Phagocytosis is one of the primary functions of macrophages, and this process is extremely crucial in excluding foreign bodies [20]. In the present study, we evaluated the phagocytic activity of macrophages by phagocytic index via neutral red uptake. The results showed that sublancin treatment with 30 mg activity/L of water had no significant effect on the phagocytic activity of macrophages compared with that in the BC and VC groups. These findings suggested that sublancin had no effect on the regulation of macrophages in SPF broilers. On the contrary, our previous study in mice demonstrated that oral administration of sublancin could enhance phagocytic activity of peritoneal macrophages under normal conditions and attenuate the cyclophosphamide-induced inhibition of peritoneal macrophages phagocytic activity [8]. This discrepancy is most likely due to a species difference or physiological state of the birds.

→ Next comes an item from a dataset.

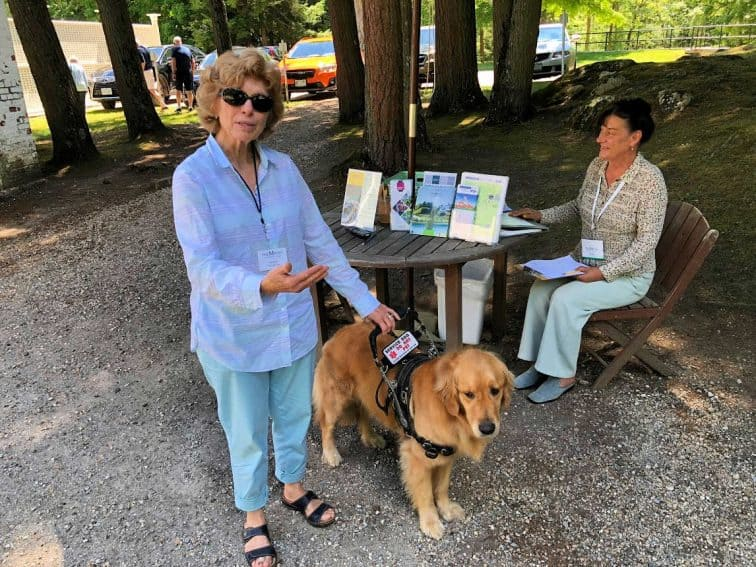 Laurie Foote, the docent at the Mount with her service dog.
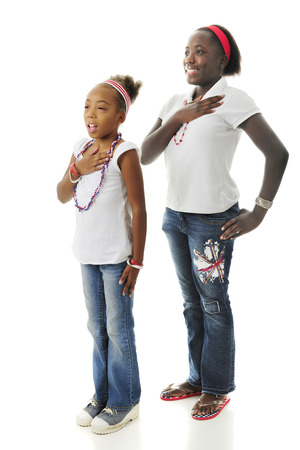 allegiance: Two African American girls standing with hands over their hearts while saying the Pledge of Allegiance.  On a white background.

In addition to stimulating the proliferation of immune cells, sublancin has the potential to induce the secretion of IFN-γ, IL-10, and IL-4. The Th1 cytokine IFN-γ provides protective immunity against intracellular infections by organisms including bacteria, viruses, and protozoa [21] whereas IL-10 and IL-4 participate in the Th2 immune response. In this study, sublancin was administered via oral route, thus the possibility of a loss of glucosylation, reduction of disulfides, and/or attack by endogenous proteases on this peptide during its transit through the intestine cannot be ignored. Such reactions would modify some or all characteristics of the mature sublancin. Therefore, it can be postulated that the observed effects of sublancin in the present study might be due to the action of a partially modified mature sublancin or sublancin-derived peptides.

5. Conclusion

In summary, our study demonstrated that sublancin exhibited immunostimulatory properties which effectively activated B lymphocytes, increased the value of CD4+/CD8+, enhanced the ability to respond to antigens, and consequently increased the serum ND antibody titers in SPF broilers. Hence, the present study suggested that sublancin is a potential candidate to be a vaccine adjuvant.